課題: パソコン絵画についての本文から、「まずは必要な道具の話ですが、」で始まり「のものでも充分だと思います。」に至るまでの部分を、一字一句そのまま書き写しなさい。

[本文]

パソコン絵画を始めるにあたって

 

パソコン絵画の準備


 さて、今まで読んできて、パソコン絵画にちょっと興味を持ち始めた方、あるいは自分も始めてみようかなという方、ここから先は、パソコン絵画を始めるための準備編です。ただ、準備といっても別に大変なことはありません。準備が簡単というのがパソコン絵画の取り柄です。

 まずは必要な道具の話ですが、簡単なイラストならともかく、風景画、人物画、静物画などを本格的に描こうと思えば、マウスで入力というのはしんどいものがあります。やはり、鉛筆や筆を持つような感じで入力できないと、うまく描けません。これを可能にしてくれるのが、タブレットと呼ばれるペン型入力装置です。これは、四角いお盆のようなプラスチックの板とペンとがセットになったもの(下の写真参照)で、板の上でペンを走らせるとパソコン画面でその通りに線が引けたり、色が塗れたりします。当然のことながら、これは画材店ではなく、パソコン・ショップで売られています。パソコンで絵を描くうえで、タブレットは何よりも重要な道具だと思います。極論すれば、市販の立派なお絵描きソフトは要りませんが、絵を描く以上、タブレットは必要です。タブレットは大きさや性能によって値段がかなり違ってきます。ちょっと試しにということなら、普及型のものでも充分だと思います。

[/本文]
[資料]

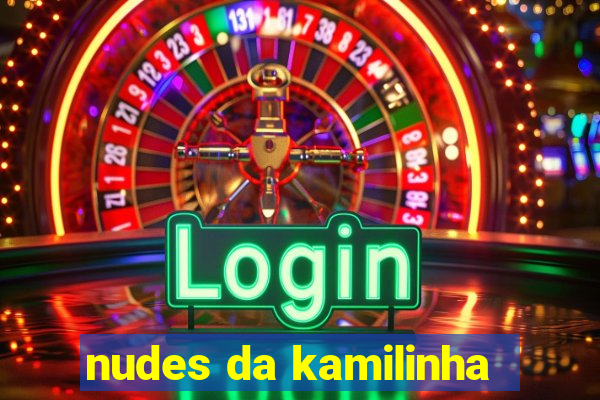 nudes da kamilinha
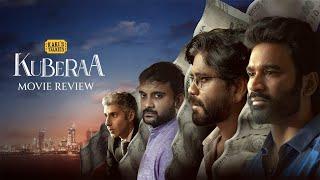 Kuberaaa - Movie Review | Dhanush, Nagarjuna, Rashmika | Sekhar Kammula | Kuberan | KaKis Talkies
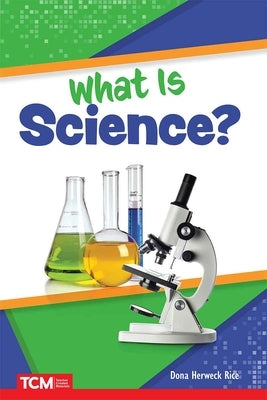 What Is Science? by Herweck Rice, Dona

[/資料]

解答欄:
まずは必要な道具の話ですが、簡単なイラストならともかく、風景画、人物画、静物画などを本格的に描こうと思えば、マウスで入力というのはしんどいものがあります。やはり、鉛筆や筆を持つような感じで入力できないと、うまく描けません。これを可能にしてくれるのが、タブレットと呼ばれるペン型入力装置です。これは、四角いお盆のようなプラスチックの板とペンとがセットになったもの(下の写真参照)で、板の上でペンを走らせるとパソコン画面でその通りに線が引けたり、色が塗れたりします。当然のことながら、これは画材店ではなく、パソコン・ショップで売られています。パソコンで絵を描くうえで、タブレットは何よりも重要な道具だと思います。極論すれば、市販の立派なお絵描きソフトは要りませんが、絵を描く以上、タブレットは必要です。タブレットは大きさや性能によって値段がかなり違ってきます。ちょっと試しにということなら、普及型のものでも充分だと思います。